Edit model card

Model Overview

ELECTRA model is a pretraining approach for language models published by Google. Two transformer models are trained, a generator and a discriminator. The generator replaces tokens in a sequence and is trained as a masked language model. The discriminator is trained to discern what tokens have been replaced. This method of pretraining is more efficient than comparable methods like masked language modeling, especially for small models.

Weights are released under the MIT License. Keras model code is released under the Apache 2 License.

Links

Installation

Keras and KerasHub can be installed with:

pip install -U -q keras-hub
pip install -U -q keras>=3

Jax, TensorFlow, and Torch come preinstalled in Kaggle Notebooks. For instruction on installing them in another environment see the Keras Getting Started page.

Presets

The following model checkpoints are provided by the Keras team. Full code examples for each are available below.

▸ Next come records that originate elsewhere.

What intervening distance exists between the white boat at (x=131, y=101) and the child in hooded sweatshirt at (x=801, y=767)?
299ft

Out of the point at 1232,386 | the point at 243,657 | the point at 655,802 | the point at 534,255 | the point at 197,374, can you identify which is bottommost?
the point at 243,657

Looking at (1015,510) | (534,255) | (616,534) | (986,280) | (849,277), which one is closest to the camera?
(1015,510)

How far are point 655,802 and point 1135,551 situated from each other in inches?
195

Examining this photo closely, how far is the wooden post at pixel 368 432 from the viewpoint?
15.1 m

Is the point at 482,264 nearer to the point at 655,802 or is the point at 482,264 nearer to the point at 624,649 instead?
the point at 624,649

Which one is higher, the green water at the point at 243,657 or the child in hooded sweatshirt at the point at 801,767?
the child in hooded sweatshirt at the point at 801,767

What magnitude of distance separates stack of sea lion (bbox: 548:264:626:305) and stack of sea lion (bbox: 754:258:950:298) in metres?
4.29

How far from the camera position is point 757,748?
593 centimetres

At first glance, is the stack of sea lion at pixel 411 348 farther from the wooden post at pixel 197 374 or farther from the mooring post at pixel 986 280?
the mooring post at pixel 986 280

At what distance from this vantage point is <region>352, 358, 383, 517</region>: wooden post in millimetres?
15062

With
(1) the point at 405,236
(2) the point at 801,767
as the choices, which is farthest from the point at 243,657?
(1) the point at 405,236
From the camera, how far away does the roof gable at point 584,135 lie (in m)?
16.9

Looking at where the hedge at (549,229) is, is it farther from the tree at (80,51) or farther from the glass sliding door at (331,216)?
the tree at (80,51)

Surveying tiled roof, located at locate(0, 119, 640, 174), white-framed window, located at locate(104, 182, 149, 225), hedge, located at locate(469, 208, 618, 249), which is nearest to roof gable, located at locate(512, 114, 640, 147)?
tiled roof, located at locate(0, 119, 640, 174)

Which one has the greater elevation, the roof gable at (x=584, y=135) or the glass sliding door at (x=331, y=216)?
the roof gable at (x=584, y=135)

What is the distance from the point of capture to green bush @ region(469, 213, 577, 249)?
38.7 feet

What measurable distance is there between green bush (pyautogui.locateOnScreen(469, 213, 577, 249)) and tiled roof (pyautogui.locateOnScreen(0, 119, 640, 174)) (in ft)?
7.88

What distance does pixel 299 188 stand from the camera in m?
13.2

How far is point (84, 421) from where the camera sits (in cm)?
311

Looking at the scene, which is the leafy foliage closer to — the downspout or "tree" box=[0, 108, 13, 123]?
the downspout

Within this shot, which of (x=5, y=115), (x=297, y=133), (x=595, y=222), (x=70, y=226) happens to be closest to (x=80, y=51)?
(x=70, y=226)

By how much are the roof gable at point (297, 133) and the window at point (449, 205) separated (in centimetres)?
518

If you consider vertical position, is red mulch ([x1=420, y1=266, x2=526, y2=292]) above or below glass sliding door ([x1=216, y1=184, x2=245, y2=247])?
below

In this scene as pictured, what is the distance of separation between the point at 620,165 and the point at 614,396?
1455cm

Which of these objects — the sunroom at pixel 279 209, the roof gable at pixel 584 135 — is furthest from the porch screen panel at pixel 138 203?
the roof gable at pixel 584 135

Preset name Parameters Description
electra_small_discriminator_uncased_en 13.55M 12-layer small ELECTRA discriminator model. All inputs are lowercased. Trained on English Wikipedia + BooksCorpus.
electra_small_generator_uncased_en 13.55M 12-layer small ELECTRA generator model. All inputs are lowercased. Trained on English Wikipedia + BooksCorpus.
electra_base_discriminator_uncased_en 109.48M 12-layer base ELECTRA discriminator model. All inputs are lowercased. Trained on English Wikipedia + BooksCorpus.
electra_base_generator_uncased_en 33.58M 12-layer base ELECTRA generator model. All inputs are lowercased. Trained on English Wikipedia + BooksCorpus.
electra_large_discriminator_uncased_en 335.14M 24-layer large ELECTRA discriminator model. All inputs are lowercased. Trained on English Wikipedia + BooksCorpus.
electra_large_generator_uncased_en 51.07M 24-layer large ELECTRA generator model. All inputs are lowercased. Trained on English Wikipedia + BooksCorpus.
Downloads last month
23
Inference Examples
Inference API (serverless) does not yet support keras-hub models for this pipeline type.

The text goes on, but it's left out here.